Objective 1: In two sentences, sum up the article on women in Japanese politics.

Source document:
Tamayo Marukawa, 42, seems to have it all. A University of Tokyo graduate, she scored one of the most coveted jobs in Japan as an announcer at TV Asahi. A popular presence there for 14 years, she left for a seat in the Upper House six years ago as a member of the Liberal Democratic Party.

Behind the career success, however, something is missing: a healthy work-life balance. As a parliamentary secretary at the Health, Labor and Welfare Ministry, which ironically promotes a stable work-life balance, she barely has time to spend with her 1-year-old son, Harumasa.

“There is no environment in Japanese politics where politicians can have a work-life balance,” said Marukawa, who occasionally has to attend question-and-answer sessions at the Diet from 6:30 a.m. to 10:30 p.m.

“Having a work-life balance does not necessarily encourage voters to evaluate politicians favorably,” she said.

Prime Minister Shinzo Abe has promised that the nation will do more to harness the power of female workers by increasing the number of women in management positions to 30 percent by 2020. Yet it is in the political arena where diversity is lacking. Politics at the national level is not an environment for lawmakers with young children, such as Marukawa.

According to the Inter-Parliamentary Union, a group comprised of the legislatures of 162 countries, Japan currently ranks 161st out of 189 in the ratio of female lawmakers. After the Lower House election last year, which the LDP won by a landslide, the ratio of women in the Lower House dropped to 8.1 percent, down from 11.9 percent after the election in 2009.

The countries with the most women in politics have set quotas.

For example, Sweden and Norway, where women account for at least 40 percent of politicians, introduced quota systems decades ago. Seven of the nine countries whose ranking has dropped since last year, including Japan, lack such a system.

The LDP, a male-dominated party, is having a hard time tapping female candidates. Only nine of the party’s 78 candidates in the upcoming Upper House election are women, and only two of them are newcomers.

In a bid to demonstrate the LDP’s commitment to raising the profile of women in politics, Abe appointed Sanae Takaichi as the party’s policy chief, the first woman ever to hold the job. He also named Seiko Noda, 52, as chairwoman of the LDP General Council. Two years ago Noda gave birth to boy conceived from a donor egg.

Women with toddlers have served as ministers in the past. And Yuko Obuchi, 39, daughter of the late Prime Minister Keizo Obuchi, became pregnant with her second son after being appointed state minister for social affairs and gender equality in the 2008 Cabinet of Prime Minister Taro Aso. She was the first minister ever to become pregnant while serving.

But these rare cases point to the difficulty of serving as a lawmaker while also being a wife and mother.

Makiko Otsuka, a work-balance consultant, says both the voters and the political system have to change to bring greater gender, age and professional diversity to politics.

“The voters should stop expecting politicians or the public servants to completely sacrifice their lives for the country, as it is important for them to have a work-life balance to understand the real public needs,” said Otsuka, whose company, Work Life Balance Co., gave a presentation on the topic to the Lower House Budget Committee in March.

Data rows:
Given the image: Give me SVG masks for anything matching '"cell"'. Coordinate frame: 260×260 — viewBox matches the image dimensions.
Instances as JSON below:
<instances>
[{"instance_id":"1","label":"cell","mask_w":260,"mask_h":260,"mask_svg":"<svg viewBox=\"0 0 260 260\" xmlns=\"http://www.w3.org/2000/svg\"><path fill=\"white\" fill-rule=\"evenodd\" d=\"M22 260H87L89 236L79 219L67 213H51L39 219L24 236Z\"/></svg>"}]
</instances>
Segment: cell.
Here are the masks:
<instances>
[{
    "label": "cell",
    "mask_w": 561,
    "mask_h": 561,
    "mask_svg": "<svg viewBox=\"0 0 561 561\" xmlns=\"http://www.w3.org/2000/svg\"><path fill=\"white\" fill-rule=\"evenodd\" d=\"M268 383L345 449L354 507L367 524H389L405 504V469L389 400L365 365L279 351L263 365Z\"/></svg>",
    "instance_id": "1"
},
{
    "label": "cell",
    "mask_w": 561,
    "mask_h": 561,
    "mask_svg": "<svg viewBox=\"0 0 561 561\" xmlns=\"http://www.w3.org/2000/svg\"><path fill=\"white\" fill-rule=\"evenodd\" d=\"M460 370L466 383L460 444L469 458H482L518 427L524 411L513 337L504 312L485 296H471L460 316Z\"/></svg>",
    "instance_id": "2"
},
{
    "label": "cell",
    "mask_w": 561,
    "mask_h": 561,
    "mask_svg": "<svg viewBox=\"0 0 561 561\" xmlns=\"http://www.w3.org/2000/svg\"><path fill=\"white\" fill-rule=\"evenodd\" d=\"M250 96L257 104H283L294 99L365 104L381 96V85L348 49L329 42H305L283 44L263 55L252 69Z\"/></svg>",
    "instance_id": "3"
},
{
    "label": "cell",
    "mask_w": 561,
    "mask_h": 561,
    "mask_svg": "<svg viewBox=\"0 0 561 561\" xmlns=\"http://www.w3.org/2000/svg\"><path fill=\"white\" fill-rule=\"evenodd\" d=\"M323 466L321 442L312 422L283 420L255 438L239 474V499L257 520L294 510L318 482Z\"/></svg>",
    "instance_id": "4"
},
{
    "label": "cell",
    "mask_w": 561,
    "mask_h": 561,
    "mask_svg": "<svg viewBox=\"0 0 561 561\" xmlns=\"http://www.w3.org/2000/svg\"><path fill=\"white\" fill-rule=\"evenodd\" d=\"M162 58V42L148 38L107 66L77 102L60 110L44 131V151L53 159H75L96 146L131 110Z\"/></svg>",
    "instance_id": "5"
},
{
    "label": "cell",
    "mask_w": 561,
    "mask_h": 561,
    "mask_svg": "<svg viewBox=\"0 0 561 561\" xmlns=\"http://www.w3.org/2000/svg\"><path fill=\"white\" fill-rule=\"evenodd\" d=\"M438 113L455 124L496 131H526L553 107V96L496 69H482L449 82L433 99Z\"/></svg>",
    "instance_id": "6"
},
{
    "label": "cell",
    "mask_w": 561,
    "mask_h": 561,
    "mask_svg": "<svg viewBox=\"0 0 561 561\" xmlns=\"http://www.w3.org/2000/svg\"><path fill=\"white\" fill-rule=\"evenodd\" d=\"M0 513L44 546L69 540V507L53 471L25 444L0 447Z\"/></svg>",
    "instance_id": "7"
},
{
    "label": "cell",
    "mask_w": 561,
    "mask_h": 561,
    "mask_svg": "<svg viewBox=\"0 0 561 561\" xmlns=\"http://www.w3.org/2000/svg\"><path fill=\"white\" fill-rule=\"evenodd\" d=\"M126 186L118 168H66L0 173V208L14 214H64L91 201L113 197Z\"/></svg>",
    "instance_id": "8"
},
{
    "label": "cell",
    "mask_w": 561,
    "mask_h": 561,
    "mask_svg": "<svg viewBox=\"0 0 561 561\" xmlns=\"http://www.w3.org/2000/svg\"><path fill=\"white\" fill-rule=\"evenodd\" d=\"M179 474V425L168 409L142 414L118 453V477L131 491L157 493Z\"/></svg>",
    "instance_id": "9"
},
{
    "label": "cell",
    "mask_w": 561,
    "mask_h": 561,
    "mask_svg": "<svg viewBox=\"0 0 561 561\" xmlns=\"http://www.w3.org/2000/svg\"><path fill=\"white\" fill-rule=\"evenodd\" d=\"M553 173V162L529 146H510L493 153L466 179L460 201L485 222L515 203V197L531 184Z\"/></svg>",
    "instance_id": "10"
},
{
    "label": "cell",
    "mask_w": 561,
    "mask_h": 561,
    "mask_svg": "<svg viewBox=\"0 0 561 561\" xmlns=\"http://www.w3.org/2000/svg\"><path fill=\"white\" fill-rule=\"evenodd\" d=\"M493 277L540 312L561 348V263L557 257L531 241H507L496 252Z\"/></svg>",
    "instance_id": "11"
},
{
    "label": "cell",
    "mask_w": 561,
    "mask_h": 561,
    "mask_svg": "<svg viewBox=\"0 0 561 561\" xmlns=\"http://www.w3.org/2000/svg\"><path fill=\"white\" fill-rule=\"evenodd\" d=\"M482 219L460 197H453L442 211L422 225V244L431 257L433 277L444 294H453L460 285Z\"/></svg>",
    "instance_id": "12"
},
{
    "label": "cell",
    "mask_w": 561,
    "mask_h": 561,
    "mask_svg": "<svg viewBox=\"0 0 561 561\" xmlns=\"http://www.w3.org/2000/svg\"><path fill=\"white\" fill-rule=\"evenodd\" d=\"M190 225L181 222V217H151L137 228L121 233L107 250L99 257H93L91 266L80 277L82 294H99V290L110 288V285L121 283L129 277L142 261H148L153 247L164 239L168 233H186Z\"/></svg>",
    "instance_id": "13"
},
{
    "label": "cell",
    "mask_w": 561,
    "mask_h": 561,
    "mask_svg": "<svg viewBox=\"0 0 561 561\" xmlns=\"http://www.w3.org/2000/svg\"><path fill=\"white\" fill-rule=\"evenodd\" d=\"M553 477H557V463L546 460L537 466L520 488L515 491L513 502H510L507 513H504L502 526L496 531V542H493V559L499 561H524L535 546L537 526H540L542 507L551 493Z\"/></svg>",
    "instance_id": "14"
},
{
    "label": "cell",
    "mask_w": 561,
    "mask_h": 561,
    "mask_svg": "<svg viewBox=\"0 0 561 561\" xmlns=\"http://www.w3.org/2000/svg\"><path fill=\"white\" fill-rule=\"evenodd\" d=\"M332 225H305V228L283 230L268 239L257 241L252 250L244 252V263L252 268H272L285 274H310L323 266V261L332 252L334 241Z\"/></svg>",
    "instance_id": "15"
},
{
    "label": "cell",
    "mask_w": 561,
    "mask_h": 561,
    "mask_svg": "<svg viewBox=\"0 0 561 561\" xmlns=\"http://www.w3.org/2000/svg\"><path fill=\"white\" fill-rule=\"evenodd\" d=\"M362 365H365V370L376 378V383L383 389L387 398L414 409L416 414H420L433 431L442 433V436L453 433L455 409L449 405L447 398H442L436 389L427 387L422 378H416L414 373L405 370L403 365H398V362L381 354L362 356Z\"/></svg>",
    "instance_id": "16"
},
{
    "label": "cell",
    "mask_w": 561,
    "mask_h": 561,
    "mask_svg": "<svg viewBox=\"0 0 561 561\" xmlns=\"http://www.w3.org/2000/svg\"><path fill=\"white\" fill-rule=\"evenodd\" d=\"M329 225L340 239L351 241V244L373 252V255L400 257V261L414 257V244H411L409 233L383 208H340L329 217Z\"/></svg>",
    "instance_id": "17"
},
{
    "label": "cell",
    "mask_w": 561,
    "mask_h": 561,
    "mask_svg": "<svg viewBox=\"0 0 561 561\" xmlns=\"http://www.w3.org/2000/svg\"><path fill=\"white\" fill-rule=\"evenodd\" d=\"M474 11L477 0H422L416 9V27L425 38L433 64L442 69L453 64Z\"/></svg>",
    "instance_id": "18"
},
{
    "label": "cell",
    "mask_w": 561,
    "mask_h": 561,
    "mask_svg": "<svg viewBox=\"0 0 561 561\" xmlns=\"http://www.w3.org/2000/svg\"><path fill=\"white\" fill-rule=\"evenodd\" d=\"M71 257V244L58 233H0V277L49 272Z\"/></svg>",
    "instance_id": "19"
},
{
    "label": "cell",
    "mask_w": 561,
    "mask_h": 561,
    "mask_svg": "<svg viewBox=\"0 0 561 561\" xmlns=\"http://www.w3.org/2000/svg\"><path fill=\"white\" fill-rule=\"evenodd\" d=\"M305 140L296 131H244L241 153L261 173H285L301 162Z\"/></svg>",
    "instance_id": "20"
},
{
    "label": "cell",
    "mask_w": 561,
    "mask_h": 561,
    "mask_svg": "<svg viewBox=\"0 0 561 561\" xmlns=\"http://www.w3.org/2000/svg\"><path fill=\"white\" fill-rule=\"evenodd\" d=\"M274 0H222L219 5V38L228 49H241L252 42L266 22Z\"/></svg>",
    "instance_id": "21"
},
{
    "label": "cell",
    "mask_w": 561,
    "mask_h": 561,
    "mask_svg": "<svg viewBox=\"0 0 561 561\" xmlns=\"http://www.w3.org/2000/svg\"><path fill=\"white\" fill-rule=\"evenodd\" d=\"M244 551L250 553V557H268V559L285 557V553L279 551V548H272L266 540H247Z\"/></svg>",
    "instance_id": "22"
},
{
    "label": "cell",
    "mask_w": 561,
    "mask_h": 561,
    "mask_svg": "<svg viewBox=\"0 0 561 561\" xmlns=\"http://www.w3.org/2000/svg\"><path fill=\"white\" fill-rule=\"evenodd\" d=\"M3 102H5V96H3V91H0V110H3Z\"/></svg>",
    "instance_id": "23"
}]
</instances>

Objective 2: How many lines of the entries contain the string "masks"? Reply with the number alone.

Full response 1: Tamayo Marukawa, an Upper House member and parliamentary secretary at the Health, Labor and Welfare Ministry, says Japanese politics offers no environment for a work-life balance, and she barely has time for her 1-year-old son. Japan ranks 161st out of 189 in its ratio of female lawmakers and lacks the quota systems used by countries such as Sweden and Norway, and consultant Makiko Otsuka says both voters and the political system have to change.

Full response 2: 2